Coverage in the newspaper and periodical press both in the days leading up to the concerts and in those that followed was unprecedented. There was correspondence concerning retention of the tickets, which included designs by well-known artists and engravers, it was announced that ladies with hats would not be admitted and they were requested to come “without feathers and wearing small hoops, if any”. Reviewing the first concert, the Gentleman’s Magazine could not “in any adequate terms describe the grandeur of the spectacle” the King appearing to be in an “extasy of astonishment” on seeing the sight before him. The Commemoration was widely reported in provincial newspapers, the Hampshire Chronicle also having difficulty in finding the words to describe the sight.
Not all of the coverage was so positive. The Universal Magazine suggested that the grandeur of the undertaking was out of proportion to the object, whilst the radical newspaper, Parker’s General Advertiser, dwelt on the vapour which overcame delicate constitutions and the heat which caused many people to faint, something which Charles Burney preferred to put down to the effect of the “choral power of harmonical combinations”.
The success of the Commemoration was such that it was repeated in the following three years and in the early 1790s, by which time there were smaller audiences and, in the era of the French Revolution, more opposition to displays of aristocratic patronage. Nevertheless, it established a tradition of large-scale performances of Handel’s choral works, with Burney’s book providing a record of the first such event.

◆ Dataset extract
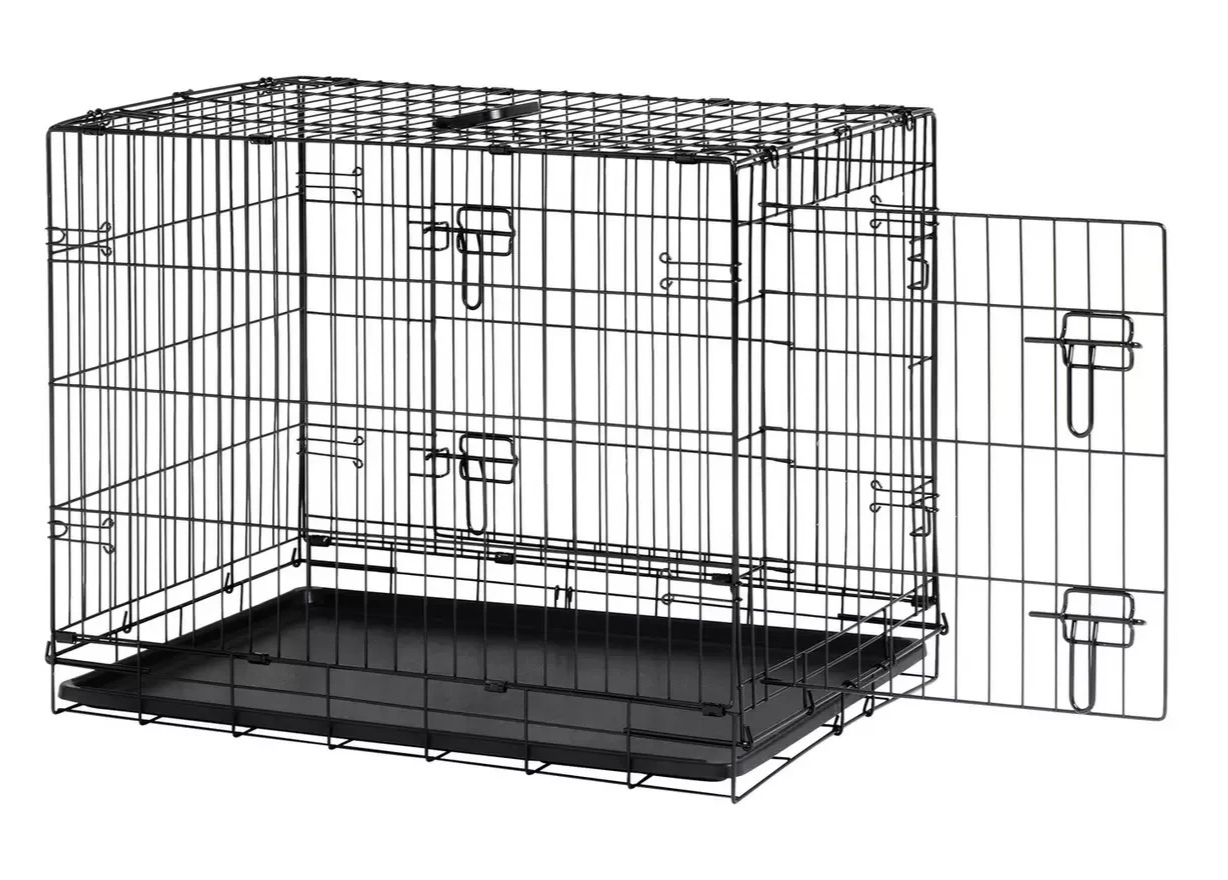 Double Door 30 Inch Pet Cage Medium | Metal Dog Crate Animal Kennel Furniture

◆ Problem to work on
Answer these questions from the Handel Commemoration excerpt.
1. What were ladies asked to come without?
2. Which radical newspaper dwelt on the vapour and the heat at the concerts?
3. When was the Commemoration repeated?
Draw only on the Handel Commemoration excerpt, not the data.

◆ Exercise solution
1. Ladies were asked to come without feathers, wearing small hoops, if any.
2. Parker's General Advertiser.
3. It was repeated in the following three years and in the early 1790s.